KPMG clients were reportedly granted amnesty by the Canada Revenue Agency over a controversial offshore tax scheme based on the Isle of Man, off the coast of England. Wiebe told the committee that KPMG had not engaged in tax evasion plans with clients in those offshore accounts, which dated back to 1999, and fully complied with tax laws at the time.
“The tax shelter regime in Canada is just something we’re not part of,” Wiebe said. “Something becomes a tax shelter if it has a contingency fee or a confidentiality agreement. We don’t do tax shelters.”
The issue of tax avoidance gained additional prominence with the leak last month of the so-called “Panama Papers,” which revealed the extent of global efforts to hide income — whether by individuals or corporations.
An investigation by journalists found the Panama law firm Mossack Fonseca had registered more than 100,000 shell companies in cheaper tax jurisdictions like Barbados, the Cayman Islands, the Isle of Man and the British Virgin Islands, and implicating clients including celebrities and politicians.
In response to a question from the finance committee on Tuesday, Wiebe focused on activities in Barbados, saying Canadian-based multi-nationals locate operations in that country “because Canada has a trace treaty with Barbados.”
“The profits earned in that particular jurisdiction are taxed at a rate of 2.5 per cent, instead of the 25 per cent that they would have if it was profit from Canada,” he said. “Barbados doesn’t have a lot of natural resources.

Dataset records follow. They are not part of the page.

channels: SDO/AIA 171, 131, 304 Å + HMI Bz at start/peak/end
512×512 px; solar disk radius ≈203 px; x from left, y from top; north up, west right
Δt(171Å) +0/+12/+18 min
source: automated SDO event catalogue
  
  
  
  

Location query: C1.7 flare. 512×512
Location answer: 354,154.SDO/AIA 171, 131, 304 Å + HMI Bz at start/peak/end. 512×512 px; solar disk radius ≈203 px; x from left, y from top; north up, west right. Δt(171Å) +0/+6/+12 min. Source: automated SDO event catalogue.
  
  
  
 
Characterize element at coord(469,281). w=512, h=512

The only way they’re going to get jobs or create a finance industry or whatever is to create an advantage — that advantage is a very low tax rate, which Canadian businesses take advantage of.”
The Canadian government has earmarked more than $444 million over five years to seek out tax evaders in this country and internationally.
As well, the Organization for the Economic Co-operation and Development in October of last year announced new rules aimed to closing many loopholes in international taxation rules — changes that had been in the works for two years.
“I like the work that the OECD is doing around the future of taxation,” Wiebe said.
“For trust, there needs to be transparency and there needs to be a perception of fairness,” he added. “The only way for society to work is for everyone to comply.”
CRA officials are scheduled to address the House of Commons finance committee on Thursday.